### Document extract:
* * * * *

1990 Malta International Football Tournament

Tournament details
- Host country: Malta
- Dates: 4–10 February
- Teams: 3
- Venue(s): 1 (in 1 host city)

Final positions
- Champions: Norway (1st title)
- Runners-up: South Korea
- Third place: Malta

Tournament statistics
- Matches played: 3
- Goals scored: 10 (3.33 per match)
- Top scorer(s): Ten players (1 goal each)

= 1990 Malta International Football Tournament =

The 1990 Malta International Football Tournament (known as the Rothmans Tournament for sponsorship reasons) was the fifth edition of the Malta International Tournament. The competition was played between 4 and 10 February, with games hosted at the National Stadium in Ta' Qali.

* * * * *

### Collected data:
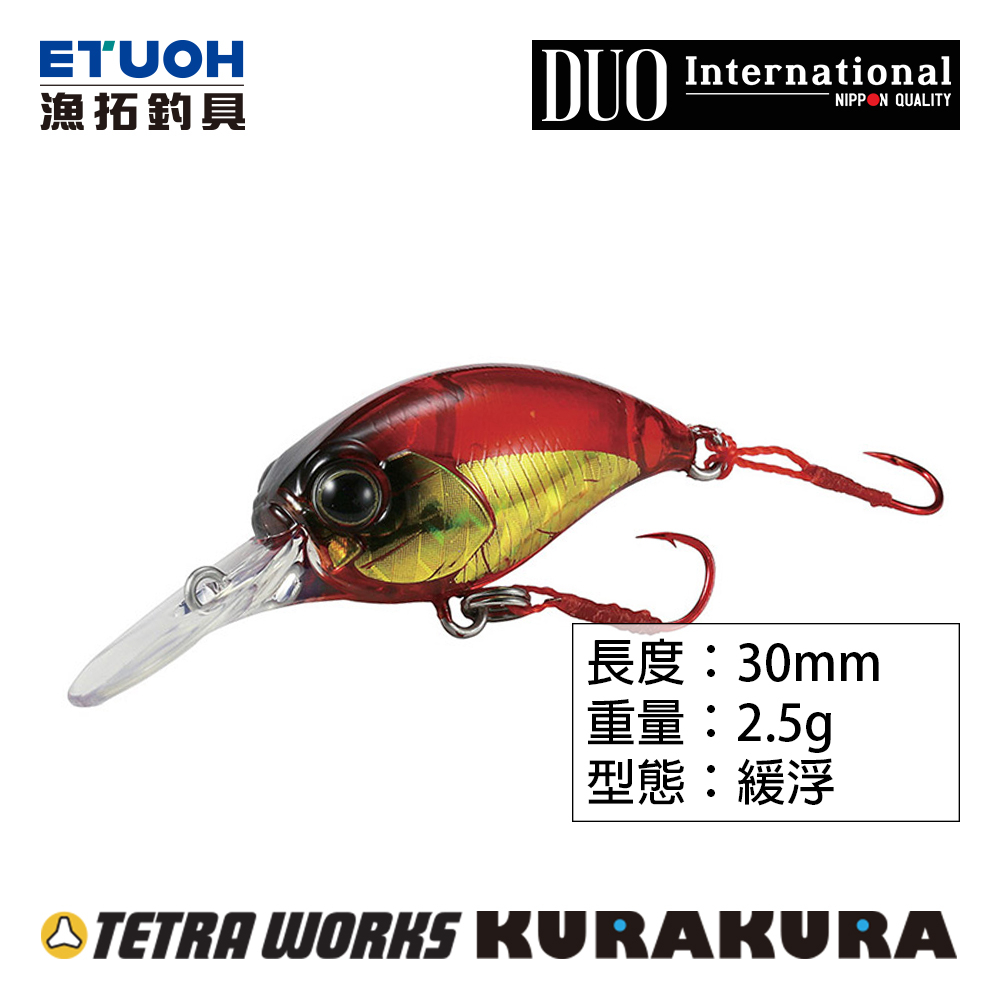 Tetra Works Kurakura Aha0149 / Baby Aji Fiyatları ve Özellikleri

* * * * *

### Job item:
In the football tournament text above, rewrite the paragraph beginning "The 1990 Malta International Football Tournament (known as" as a bulleted list of its main facts.

### Solution:
- Also called the Rothmans Tournament, for sponsorship reasons
- Fifth edition of the Malta International Tournament
- Played between 4 and 10 February
- Games hosted at the National Stadium in Ta' Qali